**Alıntı metin**
● ● ● ●
Ensardan Hazrec kabilesine mensup olan Beşîr b. Sa"d"ın1 karısı Amre bnt. Revâha, kocası Beşîr"den malının bir kısmını oğlu Nu"mân"a hibe etmesini istedi. Beşîr, hanımı Amre"yi bir yıl oyaladıktan sonra onun teklifini kabul etti. Ancak Amre belirli miktar malı oğlu Nu"mân"a verdiğine dair Hz. Peygamber"i de şahit tutmasını istedi ondan. Bunun üzerine Beşîr, hicretten sonra Medine"de doğan ilk ensarlı çocuk olan oğlu Nu"mân"ı2 elinden tutarak Hz. Peygamber"e götürdü ve “Ey Allah"ın Resûlü, bunun annesi olan Bint Revâha, oğluna yaptığım bağışa senin de şahit olmanı istiyor.” dedi. Hz. Peygamber ona, “Senin ondan başka oğulların var mı?” diye sordu. Beşîr, “Evet.” diye cevap verdi. Bunun üzerine Hz. Peygamber, “Hepsine bunun gibi bağışta bulundun mu?” dedi. Beşîr, “Hayır.” cevabını verince Hz. Peygamber, “Ben zulme ve haksızlığa şahitlik yapmam!” buyurdu.3
Yaşanan bu olayda görüldüğü üzere Allah Resûlü hakkın ve adaletin tesisinde şahitliğe çok önem vermiş, zulme yani haksızlığa yol açacağı konusunda endişe ettiği hususlarda şahitlik yapmamıştır. Şahitlerin sorumluluğu sadece şahit oldukları olayı olduğu gibi resmetmeleri ile sınırlı değildir. Aynı zamanda şahitler, hakkı korumak, kollamak, zulme, gaspa ve haksızlığa meydan vermemekle de sorumludurlar. Çünkü şahitlik, kabul etmek, benimsemek, inanmak demektir. Zulme şahitlik yapan onu kabul etmekte, desteklemekte ve böylece ona ortak olmaktadır. Bu noktada şahitlik, gerçeğin tespiti, doğrunun yanlıştan ayrılması, hak edene hakkının teslim edilmesi açısından çok önemli bir işleve sahiptir.
● ● ● ●
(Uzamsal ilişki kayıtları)
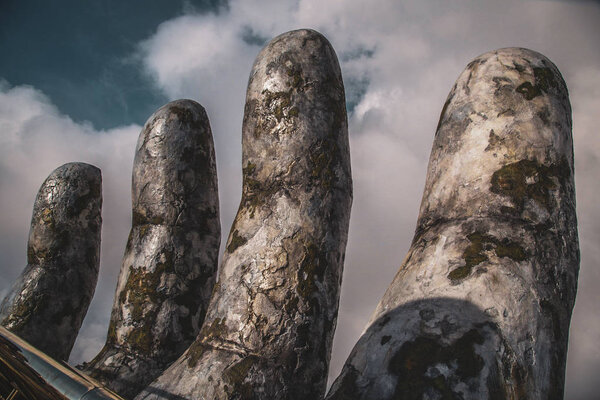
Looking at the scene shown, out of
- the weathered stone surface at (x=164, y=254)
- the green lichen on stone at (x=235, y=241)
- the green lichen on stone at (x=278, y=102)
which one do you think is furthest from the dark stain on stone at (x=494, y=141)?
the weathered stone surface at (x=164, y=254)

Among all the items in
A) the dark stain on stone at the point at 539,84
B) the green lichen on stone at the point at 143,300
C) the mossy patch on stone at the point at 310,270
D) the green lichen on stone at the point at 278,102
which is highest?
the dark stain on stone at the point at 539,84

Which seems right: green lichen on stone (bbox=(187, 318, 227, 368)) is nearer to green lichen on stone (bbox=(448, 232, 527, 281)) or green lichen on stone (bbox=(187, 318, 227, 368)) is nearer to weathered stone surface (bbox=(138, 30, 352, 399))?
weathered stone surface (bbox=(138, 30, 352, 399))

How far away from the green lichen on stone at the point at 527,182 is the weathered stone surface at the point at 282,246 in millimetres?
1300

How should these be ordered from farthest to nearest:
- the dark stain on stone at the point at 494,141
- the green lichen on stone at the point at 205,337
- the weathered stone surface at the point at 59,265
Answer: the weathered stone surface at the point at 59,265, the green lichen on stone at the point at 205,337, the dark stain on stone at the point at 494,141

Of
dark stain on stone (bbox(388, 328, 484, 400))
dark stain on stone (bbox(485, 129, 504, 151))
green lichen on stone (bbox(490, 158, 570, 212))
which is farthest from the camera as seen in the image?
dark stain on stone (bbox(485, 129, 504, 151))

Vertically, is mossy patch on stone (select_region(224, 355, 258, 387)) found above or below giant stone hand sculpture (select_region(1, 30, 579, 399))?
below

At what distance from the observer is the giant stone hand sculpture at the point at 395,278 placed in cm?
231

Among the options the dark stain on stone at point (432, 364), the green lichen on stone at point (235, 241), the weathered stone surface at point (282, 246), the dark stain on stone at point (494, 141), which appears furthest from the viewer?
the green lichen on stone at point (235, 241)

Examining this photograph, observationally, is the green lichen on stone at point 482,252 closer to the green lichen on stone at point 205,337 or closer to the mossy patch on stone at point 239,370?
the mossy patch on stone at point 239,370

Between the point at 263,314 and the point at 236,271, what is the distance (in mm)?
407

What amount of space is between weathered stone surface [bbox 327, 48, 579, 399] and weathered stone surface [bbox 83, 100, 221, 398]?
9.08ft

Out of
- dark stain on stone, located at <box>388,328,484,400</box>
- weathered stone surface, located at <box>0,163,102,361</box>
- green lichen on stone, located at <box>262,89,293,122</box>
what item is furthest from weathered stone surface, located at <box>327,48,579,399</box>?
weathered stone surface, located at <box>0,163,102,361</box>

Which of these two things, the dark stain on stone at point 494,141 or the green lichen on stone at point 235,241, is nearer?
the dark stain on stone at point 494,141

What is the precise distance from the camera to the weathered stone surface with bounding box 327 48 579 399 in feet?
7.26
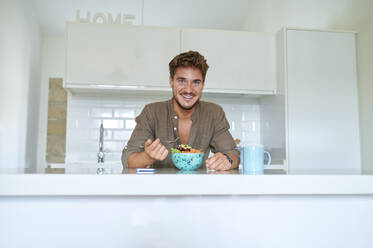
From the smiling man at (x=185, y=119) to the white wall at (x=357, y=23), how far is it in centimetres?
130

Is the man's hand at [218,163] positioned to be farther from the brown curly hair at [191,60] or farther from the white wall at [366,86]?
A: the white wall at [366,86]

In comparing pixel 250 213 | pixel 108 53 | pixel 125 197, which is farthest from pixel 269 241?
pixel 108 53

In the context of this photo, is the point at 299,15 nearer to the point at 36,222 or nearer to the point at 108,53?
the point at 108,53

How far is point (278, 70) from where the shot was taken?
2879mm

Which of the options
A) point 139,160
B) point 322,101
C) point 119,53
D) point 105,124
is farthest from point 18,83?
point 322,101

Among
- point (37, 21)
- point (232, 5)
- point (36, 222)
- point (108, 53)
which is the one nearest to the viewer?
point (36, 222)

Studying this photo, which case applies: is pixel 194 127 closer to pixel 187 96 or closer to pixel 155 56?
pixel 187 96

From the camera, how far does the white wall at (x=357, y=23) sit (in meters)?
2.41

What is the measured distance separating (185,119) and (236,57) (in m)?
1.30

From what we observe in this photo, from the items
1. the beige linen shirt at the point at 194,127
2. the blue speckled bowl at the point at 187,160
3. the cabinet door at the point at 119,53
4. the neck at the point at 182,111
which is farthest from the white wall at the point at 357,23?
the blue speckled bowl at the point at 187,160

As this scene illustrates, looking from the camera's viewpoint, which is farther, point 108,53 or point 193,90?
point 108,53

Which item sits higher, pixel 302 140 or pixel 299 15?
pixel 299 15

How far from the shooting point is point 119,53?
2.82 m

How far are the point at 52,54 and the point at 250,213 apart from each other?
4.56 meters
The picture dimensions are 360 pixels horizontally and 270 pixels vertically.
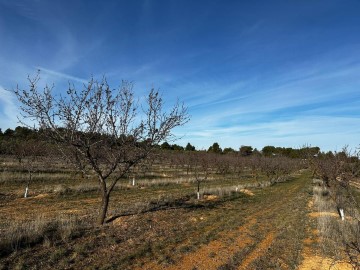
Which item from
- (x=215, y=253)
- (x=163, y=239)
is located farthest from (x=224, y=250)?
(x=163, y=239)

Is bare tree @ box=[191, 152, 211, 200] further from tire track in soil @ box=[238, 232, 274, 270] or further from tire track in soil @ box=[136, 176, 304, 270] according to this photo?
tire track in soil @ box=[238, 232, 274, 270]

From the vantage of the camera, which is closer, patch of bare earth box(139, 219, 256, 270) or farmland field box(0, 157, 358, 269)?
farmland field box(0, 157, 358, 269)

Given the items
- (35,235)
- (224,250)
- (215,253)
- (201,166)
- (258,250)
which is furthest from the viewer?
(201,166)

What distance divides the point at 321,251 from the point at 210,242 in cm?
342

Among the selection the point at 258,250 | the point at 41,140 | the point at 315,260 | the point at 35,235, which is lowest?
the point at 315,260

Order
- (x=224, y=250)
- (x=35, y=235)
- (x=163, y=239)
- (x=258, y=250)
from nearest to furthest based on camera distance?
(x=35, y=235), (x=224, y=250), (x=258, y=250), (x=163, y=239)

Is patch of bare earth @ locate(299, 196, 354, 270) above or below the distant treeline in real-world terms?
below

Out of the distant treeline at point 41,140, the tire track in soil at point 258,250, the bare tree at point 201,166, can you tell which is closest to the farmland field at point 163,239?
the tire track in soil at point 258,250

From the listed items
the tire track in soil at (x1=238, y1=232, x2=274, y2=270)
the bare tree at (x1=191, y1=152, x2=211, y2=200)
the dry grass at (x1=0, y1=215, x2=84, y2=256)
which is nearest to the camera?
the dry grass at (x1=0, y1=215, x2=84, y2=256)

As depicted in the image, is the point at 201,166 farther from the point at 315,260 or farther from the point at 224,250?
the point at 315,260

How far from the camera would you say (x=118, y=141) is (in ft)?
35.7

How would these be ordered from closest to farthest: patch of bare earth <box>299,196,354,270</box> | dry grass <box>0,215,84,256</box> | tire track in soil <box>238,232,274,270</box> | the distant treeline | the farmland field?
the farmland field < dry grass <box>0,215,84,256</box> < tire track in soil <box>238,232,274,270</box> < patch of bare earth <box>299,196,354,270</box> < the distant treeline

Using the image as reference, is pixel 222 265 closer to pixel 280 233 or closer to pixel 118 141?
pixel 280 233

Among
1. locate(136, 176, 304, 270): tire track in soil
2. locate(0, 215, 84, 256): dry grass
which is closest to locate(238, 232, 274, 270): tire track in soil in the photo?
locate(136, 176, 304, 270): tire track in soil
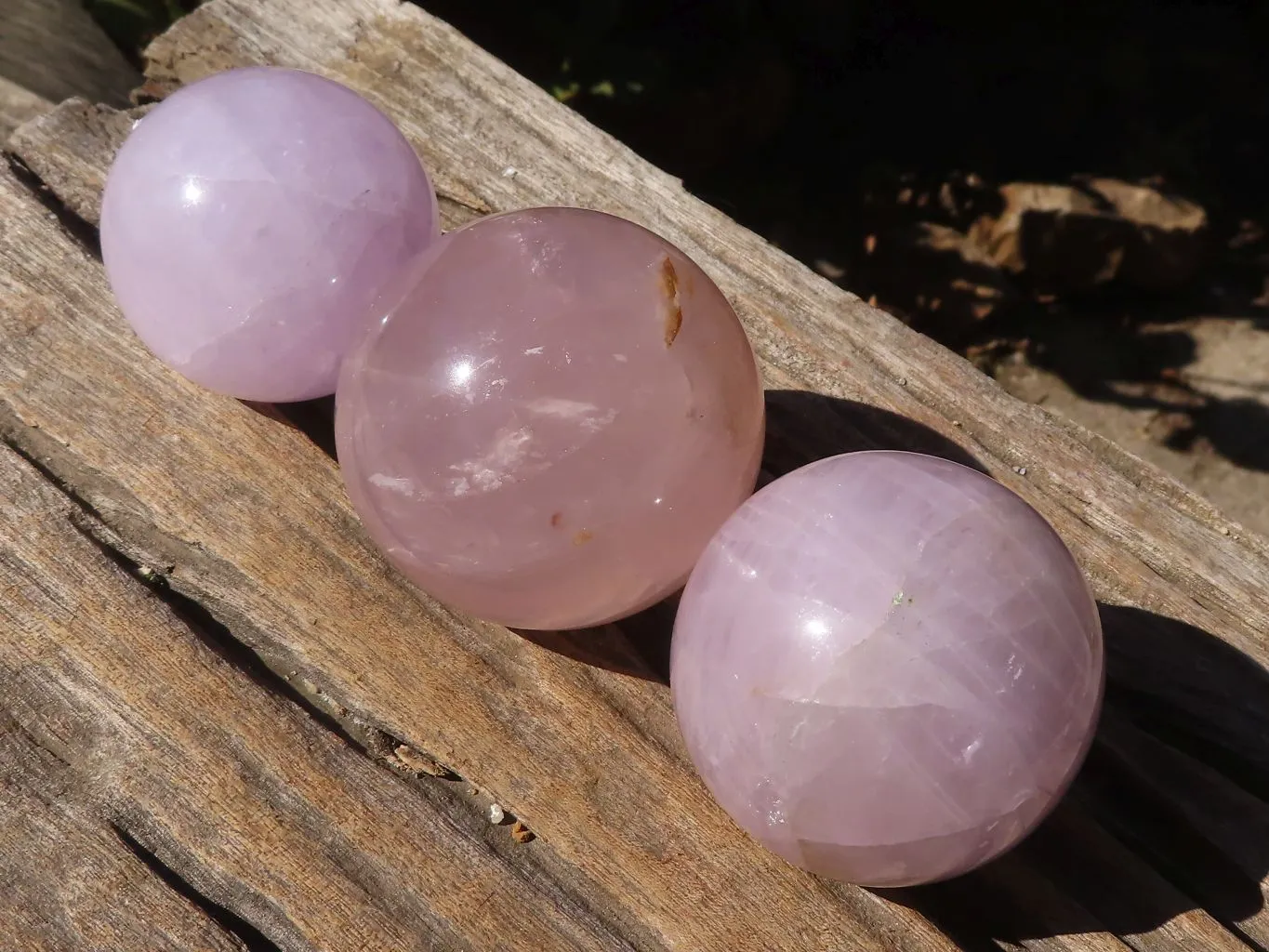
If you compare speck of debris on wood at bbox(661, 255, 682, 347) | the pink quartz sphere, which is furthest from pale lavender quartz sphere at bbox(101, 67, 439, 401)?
● ● ● ●
**Görev koşulları**
Şahitlik konusundaki metne göre şu soruları cevaplayın:
1. Beşîr, hanımının teklifini ne kadar oyaladıktan sonra kabul etti?
2. Hz. Peygamber, öbür oğullarının hepsine de böyle bağış yapıp yapmadığını sorunca Beşîr ne cevap verdi?
3. Metne göre şahitlik ne demektir?

**Tam çözüm**
1. Bir yıl.
2. "Hayır."
3. Kabul etmek, benimsemek, inanmak.